- [STATED PROBLEM 1] According to the data pipeline design notes, how many connections can AWS Redshift handle?

── READING TEXT ──

3. Pandas for sample data set exploratory data analysis

    This allow us to explore easily and fast a small sample of the data, if we are talking about Bigdata.

4. PySpark for large data set data processing to transform staging table to dimensional table

    This is needed when managing a massive amount of data, or if eventually, you will handle it.

    Some of the its advantages are:

    - Speed.
    - Ease of use.
    - Advanced Analytics.
    - Dynamic in Nature.
    - Multilingual.


#### Data Update Frequency
1. Tables created from immigration and temperature data set should be updated monthly since the raw data set is built up monthly.

2. Tables created from demography data set could be updated annually since demography data collection takes time and high frequent demography might take high cost but generate wrong conclusion.

3. All tables should be update in an append-only mode.

#### Future Design Considerations
1. The data was increased by 100x.

    If Spark with standalone server mode can not process 100x data set, we could consider to put data in [AWS EMR](https://aws.amazon.com/tw/emr/?nc2=h_ql_prod_an_emr&whats-new-cards.sort-by=item.additionalFields.postDateTime&whats-new-cards.sort-order=desc) which is a distributed data cluster for processing large data sets on cloud, also can be considered Databricks as a solution for this task, it is important to analyze cost/benefit from an engineering perspective.


2. The data populates a dashboard that must be updated on a daily basis by 7am every day.

    [Apache Airflow](https://airflow.apache.org) could be used for building up a ETL data pipeline to regularly update the date and populate a report. Apache Airflow also integrate with Python and AWS works very well. More applications can be combined together to deliever more powerful task automation, also can look for for another alternatives to Apache Airflow that can fit better your needs.


3. The database needed to be accessed by 100+ people.

    [AWS Redshift](https://aws.amazon.com/tw/redshift/?nc2=h_ql_prod_db_rs&whats-new-cards.sort-by=item.additionalFields.postDateTime&whats-new-cards.sort-order=desc) can handle up to 500 connections. If this SSOT database will be accessed by 100+ people, we can move this database to Redshift with confidence to handle this request. Cost/Benefit analysis will be needed if we are going be implement this cloud solution.

## Test query

Get the most `visa_type` in the sample data.

───

- [STATED PROBLEM 2] Change "correct" to "accurate" in the records, covering the stretch from the line containing "From the image, which" through the end of the records. Return only those lines, leaving everything else unchanged.

── SUPPLIED DATA ──

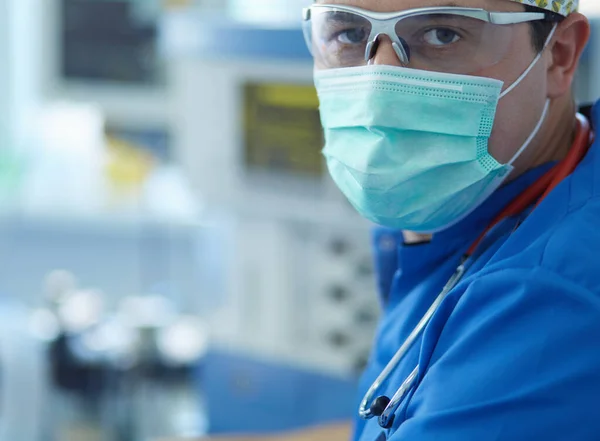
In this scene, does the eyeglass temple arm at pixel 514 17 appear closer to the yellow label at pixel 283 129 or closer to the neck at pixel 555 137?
the neck at pixel 555 137

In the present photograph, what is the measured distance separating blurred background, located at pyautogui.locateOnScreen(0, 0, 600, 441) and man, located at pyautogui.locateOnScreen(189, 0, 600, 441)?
10.9 inches

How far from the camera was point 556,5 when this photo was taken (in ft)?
2.81

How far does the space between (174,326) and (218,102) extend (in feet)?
2.79

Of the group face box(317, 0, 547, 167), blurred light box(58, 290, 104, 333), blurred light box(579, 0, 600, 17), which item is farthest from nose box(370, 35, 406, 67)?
blurred light box(58, 290, 104, 333)

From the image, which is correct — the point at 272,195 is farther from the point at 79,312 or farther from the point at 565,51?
the point at 565,51

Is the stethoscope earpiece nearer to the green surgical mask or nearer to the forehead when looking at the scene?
the green surgical mask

───

- [COMPLETE OUTPUT 1] Up to 500 connections.

- [COMPLETE OUTPUT 2]
From the image, which is accurate — the point at 272,195 is farther from the point at 79,312 or farther from the point at 565,51?
the point at 565,51

Is the stethoscope earpiece nearer to the green surgical mask or nearer to the forehead when looking at the scene?
the green surgical mask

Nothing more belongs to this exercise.